やること>
**A.** 次の(i)〜(iii)は下の給湯装置の説明文の内容と合っていますか。それぞれ「はい」か「いいえ」で答え、判断の決め手となる本文の語句をそのまま引用してください。(i) 沸き上げ運転は深夜電力時間帯に始まる。(ii) 沸き上げた高温の湯水は貯湯タンクの下部に戻される。(iii) 追い焚きでは、貯湯タンク内の湯水の熱で浴槽水を温める。
**B.** 下の給湯装置の説明文によると、追い焚きのとき、浴槽水はどこに流されますか。
**C.** 下の給湯装置の説明文では、所定時間ごとに追い焚きが行われる理由は何ですか。1〜3文で説明してください。

___ 提示テキスト ___

先ず、貯湯タンク2内の湯水をヒートポンプユニット3により沸き上げる沸き上げ運転について説明すると、時間帯別契約電力の電力単価が安価な深夜電力時間帯になって貯湯温度センサ40が貯湯タンク2内に翌日に必要な熱量が残っていないことを検出すると、貯湯制御部45はヒーポン制御部14に対して沸き上げ運転開始を指示する。指示を受けたヒーポン制御部14は圧縮機8や加熱循環ポンプ13の駆動を開始させ、加熱循環回路4を介して貯湯タンク2下部から供給される低温の湯水を水冷媒熱交換器9にて高温に沸き上げ、貯湯タンク2上部に戻し、貯湯タンク2上部から順次積層して高温水を貯湯していく。そして、貯湯温度センサ40が必要な熱量が貯湯タンク2内に貯湯されたことを検出すると、貯湯制御部45はヒーポン制御部14に対して沸き上げ運転停止を指示し、指示を受けたヒーポン制御部14は圧縮機8や加熱循環ポンプ13の駆動を停止させ、沸き上げ運転を終了するものである。
【0030】
次に、この一実施形態の貯湯式給湯風呂装置の浴槽水の追い焚き動作について説明する。
前記リモコン6のあつめスイッチ44の操作によって浴槽7の浴槽水の追い焚きが指示される、または、浴槽7内の浴槽水を所定温度に保温するために所定時間毎に行われる追い焚きの指示があると、貯湯制御部45は、流路切換弁35を間接熱交換器26側に切り換えて風呂循環ポンプ30を駆動し、浴槽7内の浴槽水を貯湯タンク2内に設けられた受熱管26aに流通させ、貯湯タンク2内の湯水の熱を利用して浴槽水を加熱するものである。

___ 一覧 ___

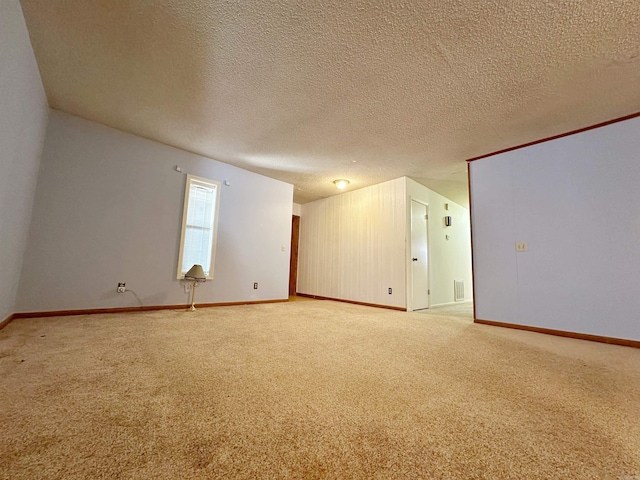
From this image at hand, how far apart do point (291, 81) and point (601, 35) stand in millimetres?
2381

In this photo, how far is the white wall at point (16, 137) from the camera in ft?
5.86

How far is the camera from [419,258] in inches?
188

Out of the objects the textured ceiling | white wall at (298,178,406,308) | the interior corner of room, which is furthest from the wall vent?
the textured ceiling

___
___ 一覧 ___

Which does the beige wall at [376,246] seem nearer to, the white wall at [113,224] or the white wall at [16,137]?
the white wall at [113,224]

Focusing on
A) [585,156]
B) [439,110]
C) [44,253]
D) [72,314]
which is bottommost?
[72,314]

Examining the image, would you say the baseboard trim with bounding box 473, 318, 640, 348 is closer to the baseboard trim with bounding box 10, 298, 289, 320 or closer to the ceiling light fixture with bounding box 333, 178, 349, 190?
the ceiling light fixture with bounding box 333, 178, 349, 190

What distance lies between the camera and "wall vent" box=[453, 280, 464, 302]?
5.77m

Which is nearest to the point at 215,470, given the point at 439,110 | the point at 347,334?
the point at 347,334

___
___ 一覧 ___

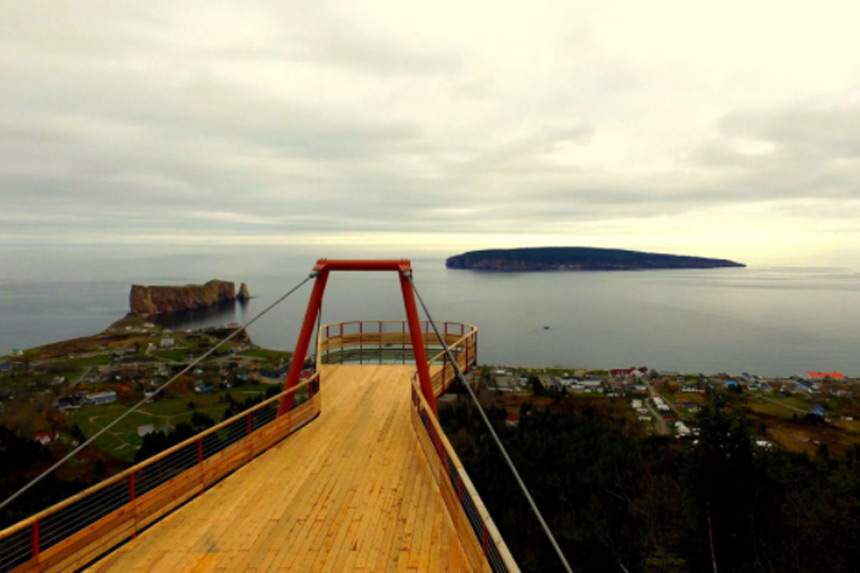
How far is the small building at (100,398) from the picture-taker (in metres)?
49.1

___

解答例>
**A.**
(i) はい。「時間帯別契約電力の電力単価が安価な深夜電力時間帯になって」
(ii) いいえ。「貯湯タンク2上部に戻し」
(iii) はい。「貯湯タンク2内の湯水の熱を利用して浴槽水を加熱する」

**B.** 貯湯タンク2内に設けられた受熱管26aです。

**C.** 浴槽7内の浴槽水を所定温度に保温するためです。そのため、所定時間ごとに追い焚きの指示が出されます。